-- WRITTEN PROBLEM A --
In the records, take the lines from the line containing "At what distance does" to the line containing "6.42 meters", both included, and put them into a JSON list of strings with one string per line and no blank lines.

-- PASSAGE SHOWN --
• • • • • • •
Smartphone patent wars redux: Nokia sues Apple, big time - tetrep
http://arstechnica.com/tech-policy/2016/12/smartphone-patent-wars-redux-nokia-sues-apple-big-time/
======
tetrep
Most of the patents are related to radio so I can't really comment on them,
but '602 takes the cake. It seems to me that any phone with 1 piece of
material used for the sides and rear with a cutout for a camera would violate
it:

161\. Each of the ’602 Accused Products includes a one piece housing forming
enclosed exterior lateral sides and a rear side.

162\. For example, as shown below, the iPhone 6s has a one piece housing that
forms enclosed exterior lateral sides (identified by the red arrows below) and
a rear side (outlined in green below).

163\. Each of the ’602 Accused Products includes a cut out in the rear side of
said housing.
• • • • • • •
-- WRITTEN PROBLEM B --
Continue the thread about Nokia's patent suit against Apple from the point where it stops.

-- EXTRACTED DATA --
• • • • • • •
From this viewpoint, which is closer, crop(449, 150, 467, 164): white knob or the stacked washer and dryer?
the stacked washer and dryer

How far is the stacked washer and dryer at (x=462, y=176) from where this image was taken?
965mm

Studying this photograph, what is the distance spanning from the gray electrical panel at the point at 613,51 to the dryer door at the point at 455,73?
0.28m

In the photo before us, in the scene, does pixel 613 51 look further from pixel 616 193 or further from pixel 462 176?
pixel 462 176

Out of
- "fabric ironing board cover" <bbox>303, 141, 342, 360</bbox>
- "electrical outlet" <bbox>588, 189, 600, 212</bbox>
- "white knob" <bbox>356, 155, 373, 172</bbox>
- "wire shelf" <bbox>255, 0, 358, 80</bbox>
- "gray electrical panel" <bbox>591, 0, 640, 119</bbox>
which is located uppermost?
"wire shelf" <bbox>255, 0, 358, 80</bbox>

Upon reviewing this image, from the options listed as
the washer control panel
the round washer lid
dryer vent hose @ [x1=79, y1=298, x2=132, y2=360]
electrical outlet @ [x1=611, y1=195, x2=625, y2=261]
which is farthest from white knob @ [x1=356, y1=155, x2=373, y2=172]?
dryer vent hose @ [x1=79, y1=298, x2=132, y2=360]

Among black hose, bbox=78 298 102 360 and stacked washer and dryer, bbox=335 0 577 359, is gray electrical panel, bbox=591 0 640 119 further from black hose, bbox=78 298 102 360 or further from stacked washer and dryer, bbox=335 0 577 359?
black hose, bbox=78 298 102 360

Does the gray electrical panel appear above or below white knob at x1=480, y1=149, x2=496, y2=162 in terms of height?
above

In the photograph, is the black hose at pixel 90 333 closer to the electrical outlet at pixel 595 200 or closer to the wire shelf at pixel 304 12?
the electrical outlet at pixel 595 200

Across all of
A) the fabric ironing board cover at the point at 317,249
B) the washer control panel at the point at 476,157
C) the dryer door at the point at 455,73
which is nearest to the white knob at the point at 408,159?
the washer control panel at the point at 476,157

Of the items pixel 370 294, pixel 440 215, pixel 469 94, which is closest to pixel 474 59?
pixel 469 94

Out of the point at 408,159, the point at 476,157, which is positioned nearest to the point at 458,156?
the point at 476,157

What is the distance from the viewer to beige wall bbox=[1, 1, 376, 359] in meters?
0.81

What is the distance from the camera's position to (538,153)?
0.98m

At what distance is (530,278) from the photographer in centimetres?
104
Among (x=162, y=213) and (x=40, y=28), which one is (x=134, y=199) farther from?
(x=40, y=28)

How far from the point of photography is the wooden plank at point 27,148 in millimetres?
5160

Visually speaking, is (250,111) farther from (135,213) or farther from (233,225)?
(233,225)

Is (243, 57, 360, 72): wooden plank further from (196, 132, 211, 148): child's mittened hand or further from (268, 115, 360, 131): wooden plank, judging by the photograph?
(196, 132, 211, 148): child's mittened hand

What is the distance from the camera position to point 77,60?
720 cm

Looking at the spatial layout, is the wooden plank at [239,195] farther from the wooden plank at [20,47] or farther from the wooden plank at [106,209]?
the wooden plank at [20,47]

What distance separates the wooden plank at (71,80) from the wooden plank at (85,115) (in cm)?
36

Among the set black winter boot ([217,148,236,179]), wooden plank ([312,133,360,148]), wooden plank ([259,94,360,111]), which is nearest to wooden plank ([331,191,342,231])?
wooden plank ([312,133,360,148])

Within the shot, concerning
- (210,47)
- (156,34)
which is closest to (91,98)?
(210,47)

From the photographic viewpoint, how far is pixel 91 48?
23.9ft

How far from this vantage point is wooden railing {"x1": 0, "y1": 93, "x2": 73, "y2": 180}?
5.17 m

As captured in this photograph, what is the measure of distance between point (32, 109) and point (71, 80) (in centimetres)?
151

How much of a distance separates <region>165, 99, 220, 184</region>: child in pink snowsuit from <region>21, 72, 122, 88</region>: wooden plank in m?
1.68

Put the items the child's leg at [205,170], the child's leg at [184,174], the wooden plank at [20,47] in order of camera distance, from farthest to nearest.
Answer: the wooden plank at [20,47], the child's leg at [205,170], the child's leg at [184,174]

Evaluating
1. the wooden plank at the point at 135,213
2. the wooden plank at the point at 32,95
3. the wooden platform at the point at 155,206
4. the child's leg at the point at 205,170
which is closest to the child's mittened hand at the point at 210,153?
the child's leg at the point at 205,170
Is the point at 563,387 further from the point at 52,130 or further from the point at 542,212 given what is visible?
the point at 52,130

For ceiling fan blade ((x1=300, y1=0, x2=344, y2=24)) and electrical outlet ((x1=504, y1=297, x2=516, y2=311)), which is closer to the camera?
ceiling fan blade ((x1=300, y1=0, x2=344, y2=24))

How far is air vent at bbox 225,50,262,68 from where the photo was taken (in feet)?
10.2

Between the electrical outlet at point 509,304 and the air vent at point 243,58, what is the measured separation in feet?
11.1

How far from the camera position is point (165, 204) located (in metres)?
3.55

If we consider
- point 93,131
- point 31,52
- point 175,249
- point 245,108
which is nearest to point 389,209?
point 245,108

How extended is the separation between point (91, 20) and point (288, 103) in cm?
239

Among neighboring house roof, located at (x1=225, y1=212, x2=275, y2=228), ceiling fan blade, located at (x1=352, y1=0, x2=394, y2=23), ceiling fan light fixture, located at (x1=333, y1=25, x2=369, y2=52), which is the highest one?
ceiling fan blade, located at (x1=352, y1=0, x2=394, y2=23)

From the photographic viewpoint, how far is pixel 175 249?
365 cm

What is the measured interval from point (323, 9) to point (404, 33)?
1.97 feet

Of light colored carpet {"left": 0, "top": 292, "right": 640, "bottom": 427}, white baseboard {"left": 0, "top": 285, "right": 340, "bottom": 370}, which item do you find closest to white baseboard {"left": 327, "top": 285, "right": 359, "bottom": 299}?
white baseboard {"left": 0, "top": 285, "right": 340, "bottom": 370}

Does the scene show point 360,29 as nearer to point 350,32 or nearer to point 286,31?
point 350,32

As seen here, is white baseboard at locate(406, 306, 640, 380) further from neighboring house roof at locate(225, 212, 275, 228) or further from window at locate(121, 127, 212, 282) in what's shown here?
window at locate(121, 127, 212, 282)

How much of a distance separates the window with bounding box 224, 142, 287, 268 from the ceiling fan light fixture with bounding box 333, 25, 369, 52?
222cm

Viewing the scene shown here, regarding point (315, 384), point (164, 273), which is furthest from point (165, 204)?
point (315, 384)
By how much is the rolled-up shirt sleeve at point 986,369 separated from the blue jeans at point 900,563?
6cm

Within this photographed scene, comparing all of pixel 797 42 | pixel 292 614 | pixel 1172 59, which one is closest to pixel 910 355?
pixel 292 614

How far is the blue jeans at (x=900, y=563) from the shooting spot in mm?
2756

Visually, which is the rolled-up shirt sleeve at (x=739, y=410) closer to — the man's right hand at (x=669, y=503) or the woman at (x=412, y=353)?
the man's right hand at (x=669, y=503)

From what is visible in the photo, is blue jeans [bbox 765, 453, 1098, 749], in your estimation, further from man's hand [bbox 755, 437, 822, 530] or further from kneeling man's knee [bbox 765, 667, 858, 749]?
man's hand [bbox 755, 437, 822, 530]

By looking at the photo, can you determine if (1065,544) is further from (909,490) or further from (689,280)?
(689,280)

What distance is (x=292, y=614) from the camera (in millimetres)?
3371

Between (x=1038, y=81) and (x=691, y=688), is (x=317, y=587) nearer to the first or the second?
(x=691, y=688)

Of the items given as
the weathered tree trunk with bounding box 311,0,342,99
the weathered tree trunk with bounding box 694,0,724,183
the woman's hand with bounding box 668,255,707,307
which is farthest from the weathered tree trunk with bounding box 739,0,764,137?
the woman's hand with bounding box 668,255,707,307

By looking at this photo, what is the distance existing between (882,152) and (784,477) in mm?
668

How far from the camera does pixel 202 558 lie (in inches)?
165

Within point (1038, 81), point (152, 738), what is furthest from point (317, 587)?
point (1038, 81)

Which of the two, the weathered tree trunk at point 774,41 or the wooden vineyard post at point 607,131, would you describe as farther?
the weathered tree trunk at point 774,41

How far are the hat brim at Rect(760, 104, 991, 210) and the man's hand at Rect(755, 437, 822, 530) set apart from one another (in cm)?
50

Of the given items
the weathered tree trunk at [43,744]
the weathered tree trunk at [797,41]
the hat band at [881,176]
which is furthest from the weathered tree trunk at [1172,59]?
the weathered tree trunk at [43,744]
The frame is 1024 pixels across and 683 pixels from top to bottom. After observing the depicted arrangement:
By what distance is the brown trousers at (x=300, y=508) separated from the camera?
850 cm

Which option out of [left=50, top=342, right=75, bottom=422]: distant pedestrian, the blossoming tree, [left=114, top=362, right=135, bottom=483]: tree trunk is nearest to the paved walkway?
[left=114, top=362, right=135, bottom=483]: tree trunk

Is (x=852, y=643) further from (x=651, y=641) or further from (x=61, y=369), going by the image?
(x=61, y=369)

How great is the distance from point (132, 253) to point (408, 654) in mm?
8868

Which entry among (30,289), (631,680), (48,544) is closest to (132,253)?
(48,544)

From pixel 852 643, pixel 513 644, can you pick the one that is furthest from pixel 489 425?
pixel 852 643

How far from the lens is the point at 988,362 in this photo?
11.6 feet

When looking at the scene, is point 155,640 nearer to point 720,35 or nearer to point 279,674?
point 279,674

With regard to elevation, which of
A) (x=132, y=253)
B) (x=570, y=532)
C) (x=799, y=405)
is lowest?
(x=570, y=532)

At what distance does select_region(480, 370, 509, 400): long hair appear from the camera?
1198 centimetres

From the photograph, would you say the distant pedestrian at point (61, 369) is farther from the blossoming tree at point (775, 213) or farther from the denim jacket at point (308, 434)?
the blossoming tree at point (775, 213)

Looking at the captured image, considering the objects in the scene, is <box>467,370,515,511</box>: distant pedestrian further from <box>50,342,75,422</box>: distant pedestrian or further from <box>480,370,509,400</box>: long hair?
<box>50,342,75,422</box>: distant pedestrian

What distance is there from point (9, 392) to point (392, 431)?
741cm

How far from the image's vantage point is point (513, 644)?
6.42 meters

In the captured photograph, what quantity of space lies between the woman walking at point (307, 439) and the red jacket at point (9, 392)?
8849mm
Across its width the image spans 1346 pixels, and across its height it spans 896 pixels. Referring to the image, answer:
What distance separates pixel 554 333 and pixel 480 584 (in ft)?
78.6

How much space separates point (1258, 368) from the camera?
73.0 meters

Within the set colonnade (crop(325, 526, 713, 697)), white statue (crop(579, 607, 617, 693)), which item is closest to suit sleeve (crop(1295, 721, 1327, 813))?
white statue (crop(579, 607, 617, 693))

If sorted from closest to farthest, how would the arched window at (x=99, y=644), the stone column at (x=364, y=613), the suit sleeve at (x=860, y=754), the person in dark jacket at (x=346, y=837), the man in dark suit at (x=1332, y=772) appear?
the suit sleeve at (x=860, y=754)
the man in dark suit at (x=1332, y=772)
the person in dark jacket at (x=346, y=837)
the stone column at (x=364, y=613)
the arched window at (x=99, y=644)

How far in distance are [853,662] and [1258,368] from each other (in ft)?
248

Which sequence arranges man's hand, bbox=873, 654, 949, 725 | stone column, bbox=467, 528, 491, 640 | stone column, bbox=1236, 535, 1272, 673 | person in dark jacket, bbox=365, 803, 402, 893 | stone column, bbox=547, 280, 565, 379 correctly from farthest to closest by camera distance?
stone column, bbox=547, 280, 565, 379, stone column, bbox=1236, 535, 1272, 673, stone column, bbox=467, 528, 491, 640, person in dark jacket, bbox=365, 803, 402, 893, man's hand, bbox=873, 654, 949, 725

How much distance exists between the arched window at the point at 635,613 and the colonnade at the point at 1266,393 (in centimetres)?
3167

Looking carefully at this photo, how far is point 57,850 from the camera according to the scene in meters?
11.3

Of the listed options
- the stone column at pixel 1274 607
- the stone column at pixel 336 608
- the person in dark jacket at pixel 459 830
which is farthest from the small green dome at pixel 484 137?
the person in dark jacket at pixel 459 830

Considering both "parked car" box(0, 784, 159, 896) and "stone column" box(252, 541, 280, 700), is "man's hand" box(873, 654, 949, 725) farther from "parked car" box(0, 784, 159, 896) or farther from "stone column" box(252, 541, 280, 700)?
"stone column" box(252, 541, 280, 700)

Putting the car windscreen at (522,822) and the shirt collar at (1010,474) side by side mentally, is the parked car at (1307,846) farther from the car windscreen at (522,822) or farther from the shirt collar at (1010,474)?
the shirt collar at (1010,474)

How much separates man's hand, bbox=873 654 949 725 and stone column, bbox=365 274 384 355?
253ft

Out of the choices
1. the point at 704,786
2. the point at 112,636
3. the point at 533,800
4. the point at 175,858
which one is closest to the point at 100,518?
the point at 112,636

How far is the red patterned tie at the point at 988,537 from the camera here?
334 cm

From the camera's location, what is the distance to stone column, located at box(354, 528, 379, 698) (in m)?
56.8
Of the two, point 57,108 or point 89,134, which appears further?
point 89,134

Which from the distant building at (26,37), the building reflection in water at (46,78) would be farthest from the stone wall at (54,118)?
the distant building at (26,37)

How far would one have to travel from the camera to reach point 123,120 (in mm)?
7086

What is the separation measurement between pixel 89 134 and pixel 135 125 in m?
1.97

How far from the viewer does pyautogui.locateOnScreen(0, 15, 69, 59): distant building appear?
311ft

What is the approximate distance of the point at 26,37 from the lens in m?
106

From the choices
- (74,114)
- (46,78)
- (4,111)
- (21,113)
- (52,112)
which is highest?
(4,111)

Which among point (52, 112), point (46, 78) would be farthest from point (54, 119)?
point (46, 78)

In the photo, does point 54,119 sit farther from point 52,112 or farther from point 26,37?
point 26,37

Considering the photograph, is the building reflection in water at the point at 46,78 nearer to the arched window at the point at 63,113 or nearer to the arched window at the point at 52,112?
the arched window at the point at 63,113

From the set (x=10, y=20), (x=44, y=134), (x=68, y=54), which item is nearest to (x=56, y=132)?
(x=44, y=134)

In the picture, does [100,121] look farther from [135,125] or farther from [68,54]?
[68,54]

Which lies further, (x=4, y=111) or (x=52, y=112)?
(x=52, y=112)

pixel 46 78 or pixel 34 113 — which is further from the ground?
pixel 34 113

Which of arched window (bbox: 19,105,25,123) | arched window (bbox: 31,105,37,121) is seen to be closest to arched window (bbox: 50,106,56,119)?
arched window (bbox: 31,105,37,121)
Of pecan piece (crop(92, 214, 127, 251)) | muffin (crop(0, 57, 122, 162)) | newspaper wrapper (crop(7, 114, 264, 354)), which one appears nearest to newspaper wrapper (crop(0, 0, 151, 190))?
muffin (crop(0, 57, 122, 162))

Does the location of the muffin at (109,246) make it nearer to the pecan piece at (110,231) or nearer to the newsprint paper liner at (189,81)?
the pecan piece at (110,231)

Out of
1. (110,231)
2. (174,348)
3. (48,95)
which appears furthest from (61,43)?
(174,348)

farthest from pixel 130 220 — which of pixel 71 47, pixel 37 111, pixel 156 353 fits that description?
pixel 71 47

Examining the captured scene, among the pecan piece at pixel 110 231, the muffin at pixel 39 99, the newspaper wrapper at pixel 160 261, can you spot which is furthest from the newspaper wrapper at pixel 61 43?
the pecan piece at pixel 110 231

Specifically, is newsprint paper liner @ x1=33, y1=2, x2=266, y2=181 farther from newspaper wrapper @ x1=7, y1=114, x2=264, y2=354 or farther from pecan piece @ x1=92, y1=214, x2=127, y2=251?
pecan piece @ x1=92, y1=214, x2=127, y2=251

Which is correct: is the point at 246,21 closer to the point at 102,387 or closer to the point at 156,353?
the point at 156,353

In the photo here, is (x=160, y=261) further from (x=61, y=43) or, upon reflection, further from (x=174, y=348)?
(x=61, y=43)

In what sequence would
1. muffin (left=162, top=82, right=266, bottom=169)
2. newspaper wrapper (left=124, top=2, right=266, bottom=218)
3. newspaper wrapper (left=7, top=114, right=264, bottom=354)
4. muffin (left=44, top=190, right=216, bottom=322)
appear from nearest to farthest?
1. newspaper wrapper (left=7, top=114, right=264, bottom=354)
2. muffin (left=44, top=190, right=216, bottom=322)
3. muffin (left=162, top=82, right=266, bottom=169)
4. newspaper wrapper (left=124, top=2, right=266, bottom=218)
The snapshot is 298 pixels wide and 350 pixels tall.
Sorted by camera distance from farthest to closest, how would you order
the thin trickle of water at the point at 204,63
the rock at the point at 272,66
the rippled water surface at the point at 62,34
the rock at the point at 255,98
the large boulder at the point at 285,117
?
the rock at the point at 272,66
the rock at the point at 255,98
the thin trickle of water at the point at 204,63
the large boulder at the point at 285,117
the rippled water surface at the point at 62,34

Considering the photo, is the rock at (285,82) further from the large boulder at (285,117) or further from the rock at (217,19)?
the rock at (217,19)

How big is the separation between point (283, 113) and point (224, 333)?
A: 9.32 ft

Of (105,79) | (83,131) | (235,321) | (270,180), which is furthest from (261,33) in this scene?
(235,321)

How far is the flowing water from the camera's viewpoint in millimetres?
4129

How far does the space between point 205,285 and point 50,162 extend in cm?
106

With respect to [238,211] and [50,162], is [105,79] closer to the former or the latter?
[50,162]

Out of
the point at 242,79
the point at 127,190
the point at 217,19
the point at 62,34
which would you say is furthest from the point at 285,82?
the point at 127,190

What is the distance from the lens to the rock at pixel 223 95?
• • • • • • •
-- RIGHT ANSWER A --
[
  "At what distance does select_region(480, 370, 509, 400): long hair appear from the camera?",
  "1198 centimetres",
  "From the photograph, would you say the distant pedestrian at point (61, 369) is farther from the blossoming tree at point (775, 213) or farther from the denim jacket at point (308, 434)?",
  "the blossoming tree at point (775, 213)",
  "Looking at the captured image, considering the objects in the scene, is <box>467,370,515,511</box>: distant pedestrian further from <box>50,342,75,422</box>: distant pedestrian or further from <box>480,370,509,400</box>: long hair?",
  "<box>50,342,75,422</box>: distant pedestrian",
  "What distance is there from point (9, 392) to point (392, 431)?",
  "741cm",
  "How far from the image's vantage point is point (513, 644)?",
  "6.42 meters"
]

-- RIGHT ANSWER B --
164\. For example, the iPhone 6s includes a cut out in the rear of the
housing, as shown in red outline below.

165\. Each of the ’602 Accused Products includes a camera located in said
housing and extending to said cut out at said rear side.

166\. For example, in the iPhone 6s, a camera is located in the housing and
extends to the cut out at the rear side of the housing, as shown above.

Ars hosted the complaint itself: [http://arstechnica.com/wp-
content/uploads/2016/12/nokia.appl...](http://arstechnica.com/wp-
content/uploads/2016/12/nokia.apple_.complaint.pdf)